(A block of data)

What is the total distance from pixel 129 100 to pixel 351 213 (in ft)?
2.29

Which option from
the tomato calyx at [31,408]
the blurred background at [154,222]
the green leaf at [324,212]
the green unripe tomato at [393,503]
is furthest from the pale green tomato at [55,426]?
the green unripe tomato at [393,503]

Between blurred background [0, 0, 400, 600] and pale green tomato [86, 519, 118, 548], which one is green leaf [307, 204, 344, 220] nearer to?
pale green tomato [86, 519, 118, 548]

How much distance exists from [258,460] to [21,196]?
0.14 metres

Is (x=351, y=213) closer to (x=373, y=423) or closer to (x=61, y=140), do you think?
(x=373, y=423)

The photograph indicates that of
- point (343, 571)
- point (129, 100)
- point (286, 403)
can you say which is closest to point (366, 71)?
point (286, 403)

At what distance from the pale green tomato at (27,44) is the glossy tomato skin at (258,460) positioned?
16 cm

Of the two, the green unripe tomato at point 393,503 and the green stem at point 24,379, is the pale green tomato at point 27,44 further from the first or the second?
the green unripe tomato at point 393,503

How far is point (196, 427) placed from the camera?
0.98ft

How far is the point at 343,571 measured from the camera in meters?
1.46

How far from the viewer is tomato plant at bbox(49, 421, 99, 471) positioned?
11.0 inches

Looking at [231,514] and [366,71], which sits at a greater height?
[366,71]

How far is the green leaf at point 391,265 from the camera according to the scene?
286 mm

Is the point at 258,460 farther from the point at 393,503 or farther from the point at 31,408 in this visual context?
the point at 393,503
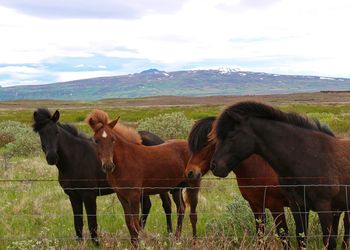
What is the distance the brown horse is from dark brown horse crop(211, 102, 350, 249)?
183 centimetres

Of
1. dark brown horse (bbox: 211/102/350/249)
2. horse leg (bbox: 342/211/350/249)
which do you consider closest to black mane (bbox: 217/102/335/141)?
dark brown horse (bbox: 211/102/350/249)

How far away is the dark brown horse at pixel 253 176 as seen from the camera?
20.7 feet

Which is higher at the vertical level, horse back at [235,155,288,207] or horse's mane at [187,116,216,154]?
horse's mane at [187,116,216,154]

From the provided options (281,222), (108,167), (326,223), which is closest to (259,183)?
(281,222)

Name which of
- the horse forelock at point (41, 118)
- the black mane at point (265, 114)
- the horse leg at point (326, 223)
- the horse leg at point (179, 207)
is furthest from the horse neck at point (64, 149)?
the horse leg at point (326, 223)

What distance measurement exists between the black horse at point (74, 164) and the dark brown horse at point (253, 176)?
133 cm

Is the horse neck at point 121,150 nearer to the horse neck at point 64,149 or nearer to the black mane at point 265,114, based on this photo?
the horse neck at point 64,149

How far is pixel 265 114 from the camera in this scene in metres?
5.63

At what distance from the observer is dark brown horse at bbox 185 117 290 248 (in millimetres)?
6316

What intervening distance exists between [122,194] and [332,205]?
306 centimetres

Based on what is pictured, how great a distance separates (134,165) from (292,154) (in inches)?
108

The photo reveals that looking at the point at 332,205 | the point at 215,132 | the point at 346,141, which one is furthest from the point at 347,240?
the point at 215,132

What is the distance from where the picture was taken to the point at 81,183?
7.39 meters

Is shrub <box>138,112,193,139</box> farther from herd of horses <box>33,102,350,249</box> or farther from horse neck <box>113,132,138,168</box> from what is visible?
horse neck <box>113,132,138,168</box>
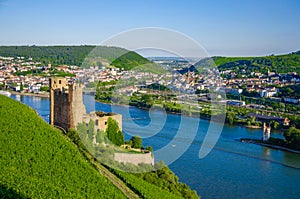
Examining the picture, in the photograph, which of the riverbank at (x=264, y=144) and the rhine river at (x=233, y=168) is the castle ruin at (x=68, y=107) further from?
the riverbank at (x=264, y=144)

(What the task asks): Return every line of the records above without any changes, leaving out the pictures.

(Complete response):
What is the total distance from pixel 129 100 to pixel 351 213 (in ft)?
2.29

Which option from
the tomato calyx at [31,408]
the blurred background at [154,222]
the green leaf at [324,212]
the green unripe tomato at [393,503]
is furthest from the pale green tomato at [55,426]?
the green unripe tomato at [393,503]

Between blurred background [0, 0, 400, 600] and pale green tomato [86, 519, 118, 548], which one is green leaf [307, 204, 344, 220] nearer to?
pale green tomato [86, 519, 118, 548]

How much distance exists from [258,460] to [21,196]?
0.14 metres

Is (x=351, y=213) closer to (x=373, y=423) or closer to (x=61, y=140), do you think?
(x=373, y=423)

The photograph indicates that of
- point (343, 571)
- point (129, 100)
- point (286, 403)
can you say which is closest to point (366, 71)?
point (286, 403)

At what distance from the pale green tomato at (27,44) is the glossy tomato skin at (258,460) positioned?
16 cm

Of the two, the green unripe tomato at point 393,503 and the green stem at point 24,379, is the pale green tomato at point 27,44 further from the first or the second?
the green unripe tomato at point 393,503

How far is point (196, 427) placed from the camera?
0.98ft

How far is the point at 343,571 measured from the camera in meters?
1.46

How far from the viewer is tomato plant at bbox(49, 421, 99, 471) positioned?
11.0 inches

Looking at [231,514] and [366,71], which sits at a greater height?
[366,71]

How far is the green leaf at point 391,265 from the camera according to the scene?
286 mm

Is the point at 258,460 farther from the point at 393,503 or farther from the point at 31,408 in this visual context?
the point at 393,503
What is the distance the brown horse is from dark brown horse crop(211, 102, 350, 249)?
183 centimetres

Of
1. dark brown horse (bbox: 211/102/350/249)
2. horse leg (bbox: 342/211/350/249)
which do you consider closest to black mane (bbox: 217/102/335/141)?
dark brown horse (bbox: 211/102/350/249)

How far away is the dark brown horse at pixel 253 176 as seen from the camera?
20.7 feet

Which is higher at the vertical level, horse back at [235,155,288,207] or horse's mane at [187,116,216,154]?
horse's mane at [187,116,216,154]

From the provided options (281,222), (108,167), (326,223), which is closest to (259,183)?
(281,222)

Name which of
- the horse forelock at point (41, 118)
- the black mane at point (265, 114)
- the horse leg at point (326, 223)
- the horse leg at point (179, 207)
is furthest from the horse neck at point (64, 149)?
the horse leg at point (326, 223)

What distance measurement exists between the black horse at point (74, 164) and the dark brown horse at point (253, 176)?
133 cm

Is the horse neck at point 121,150 nearer to the horse neck at point 64,149 or nearer to the black mane at point 265,114, based on this photo?
the horse neck at point 64,149

How far is pixel 265 114 from the camera in this scene in metres?
5.63

At what distance from the observer is dark brown horse at bbox 185 117 290 248 (in millimetres)?
6316

What intervening distance exists between [122,194] and [332,205]?
306 centimetres

Based on what is pictured, how great a distance separates (134,165) from (292,154) (in inches)?
108

The photo reveals that looking at the point at 332,205 | the point at 215,132 | the point at 346,141, which one is furthest from the point at 347,240?
the point at 215,132

What is the distance from where the picture was taken to the point at 81,183?
7.39 meters

Is shrub <box>138,112,193,139</box> farther from herd of horses <box>33,102,350,249</box> or farther from horse neck <box>113,132,138,168</box> from what is visible?
horse neck <box>113,132,138,168</box>
Examining the picture, in the photograph, which of the riverbank at (x=264, y=144) and the rhine river at (x=233, y=168) is the castle ruin at (x=68, y=107) further from?
the riverbank at (x=264, y=144)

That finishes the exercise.